Originally aired November 16
Full Episode list available here
About Beautiful Freaks:
Seattle’s Beautiful Freaks represents punk at yet another generational shift. It’s not safety pins or green hair, and it’s not thick necks or masculine posturing. Instead, it’s defiantly genderqueer and untethered to any one style: glam rock flamboyancy, hardcore punk, regional sludgy grunge, metal’s intensity, and the melodic sensibility of jazz all find their way into the mix. But genre is a concept for the “mediocre millennial butt-rock rockers” that singer Meg Hall (they/she) chastises on live staple “Loser Sellouts.” Vibe is ultimately what matters now, and the vibe they bring to the table — especially at their chaotic, caustic live shows — is one of an impending apocalypse. At shows, scores of young punks validate their anxieties in the therapeutic physicality of an unceasing mosh pit, over which guitarists James Bonaci (they/she) and Cyra Wirth (she/it), drummer Peter Bryson (he/him) and Tony LeFaive (he/him) conduct the mayhem. It’s all part of a return to the raucous Seattle known to history, albeit one ready to answer for its previous transgressions.
Originally a loose childhood collaboration between Bonaci and Bryson, Beautiful Freaks found its footing within the incubator of Bellingham’s Western Washington University. There they played with a host of college-age musicians, most notably Hall, an Oklahoma-raised punk who fell in love with the chaos of Freaks. After recording and releasing their debut LP *Cameo Artist* in the squalid confines of their college squat, the band moved to Seattle in the middle of the COVID-19 pandemic and spent quarantine sharpening their attack. They reemerged haunted by the weight of grief — from the era’s political turmoil and countless deaths — and channeled that grief into the explosive, newly urgent songs of 2022’s *80HD* EP.

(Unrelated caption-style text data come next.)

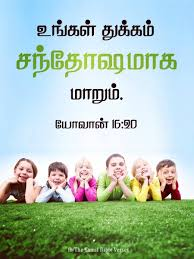 Jesus images, jesus resurrection images, god jesus images free download, jesus calls images, jesus easter images, jesus images with quotes in tamil, jesus hd me images, images of infant jesus, jesus preaching images, jesus images with bible words in english, jesus drawing images. The Tamil Bible Verses Home Facebook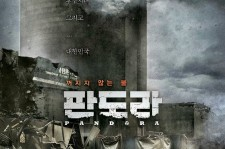 The official poster of the movie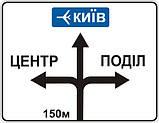 Информационно— указательные знаки — 5.51 Предварительный указатель направлений, дорожные знаки, фото 2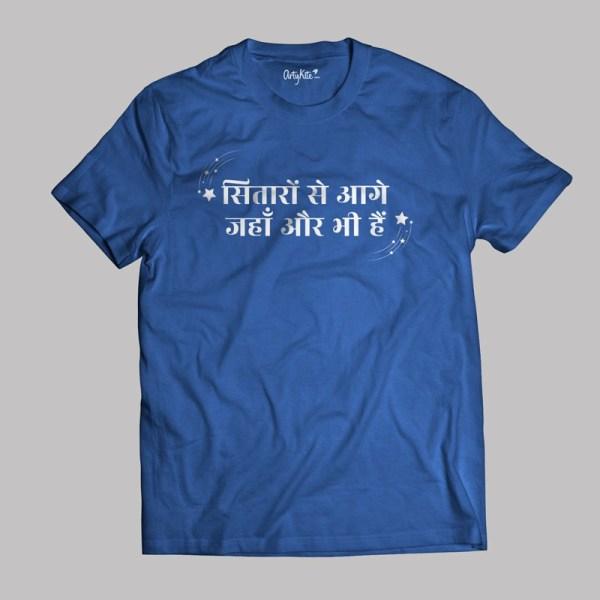 Sitaaron se aage- Iqbal T-Shirt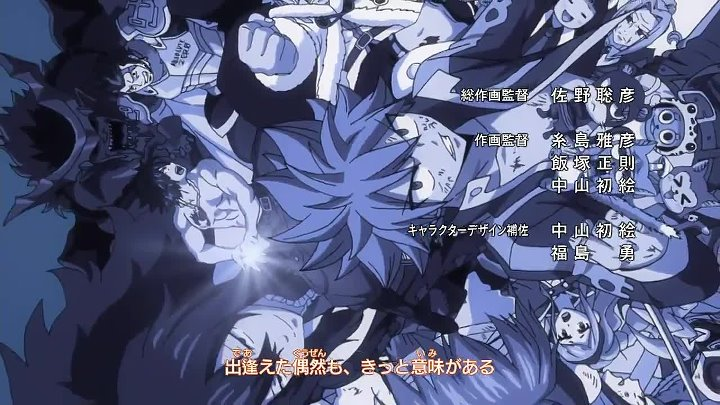 Fairy Tail - TV-2 73 серия (248) - Анг.субтитры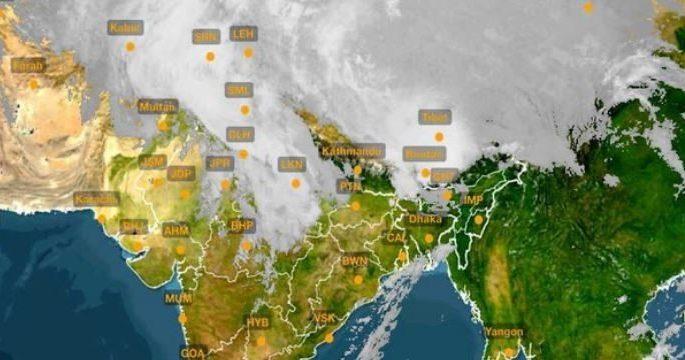 weather kathmandu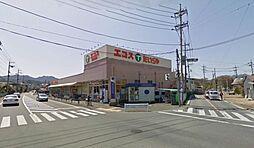 エコス西寺方店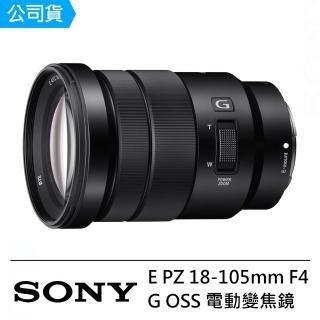 【SONY】E PZ 18-105mm F4 G OSS 電動變焦鏡(公司貨)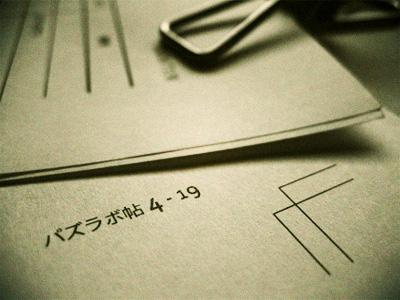 091212_desk.jpg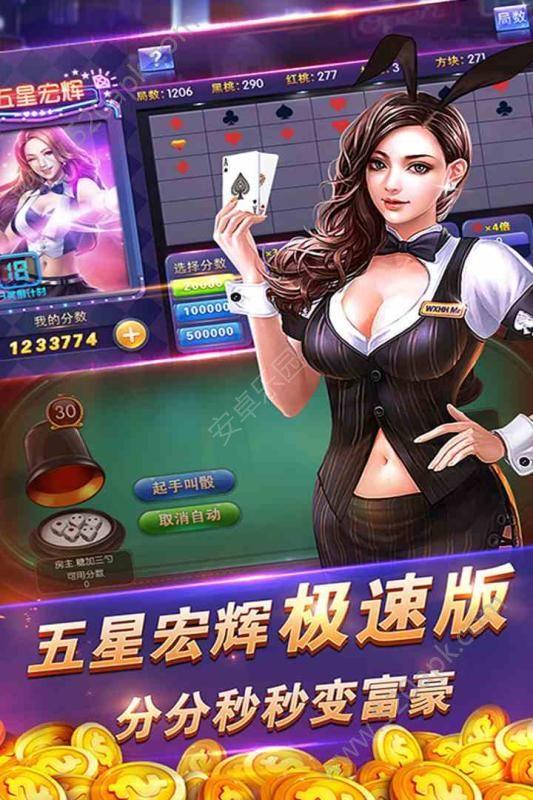 动彩连环夺宝官方唯一指定网站正版必赢亚洲56.net图5: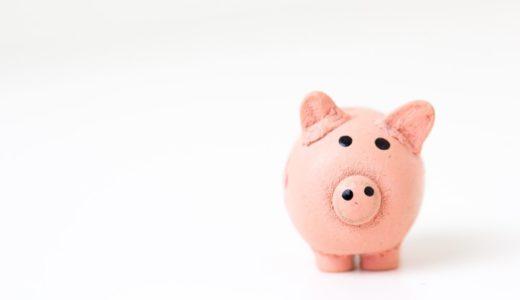 ミニマリストと貯金。面倒くさがりな一人暮らしOLでも貯められた理由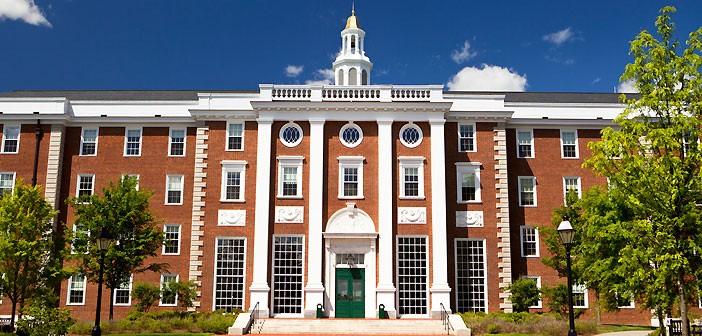 Харвардският университет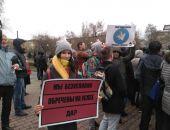 В России начались протестные акции «Он нам не царь»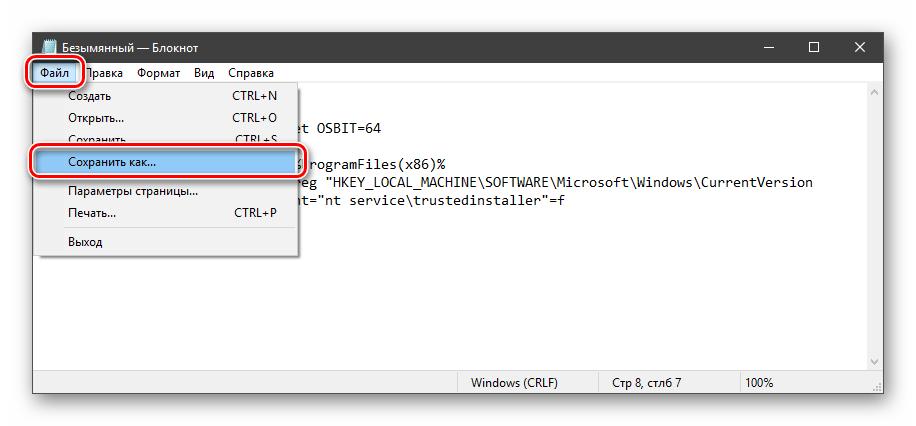 Переход к сохранению первого скрипта для управления реестром консольной утилитой SubInACL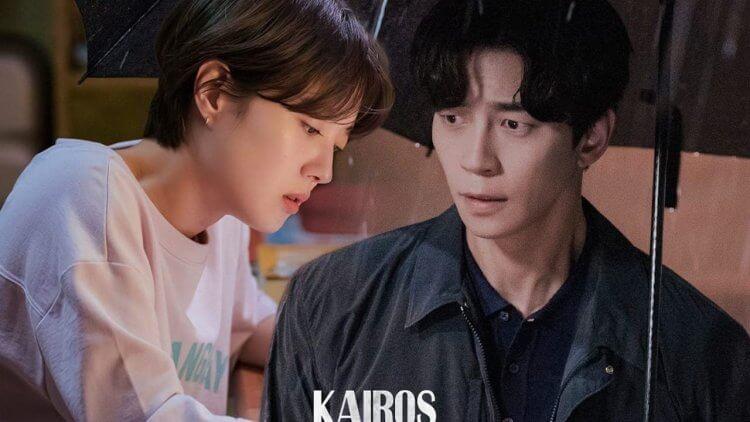 【剧评】《KAIROS:化时为机》结局心得:珍惜当下的每一刻,才能活得幸福首图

Today, Beautiful Freaks have fostered a hardcore following, in more ways than one. The music they make is in lockstep with a burgeoning wave of restless, vitriolic, predominantly queer punk acts in the greater Seattle area. The Freaks endeavor not to lead this charge so much as foster it from the frontlines. Like the painting of the vexed clown on *80HD*’s cover, they (and their music) straddle the line between the conventional and the absurd — in the words of writer Riss
Obolensky, “providing an opening to the chaos that underpins life.”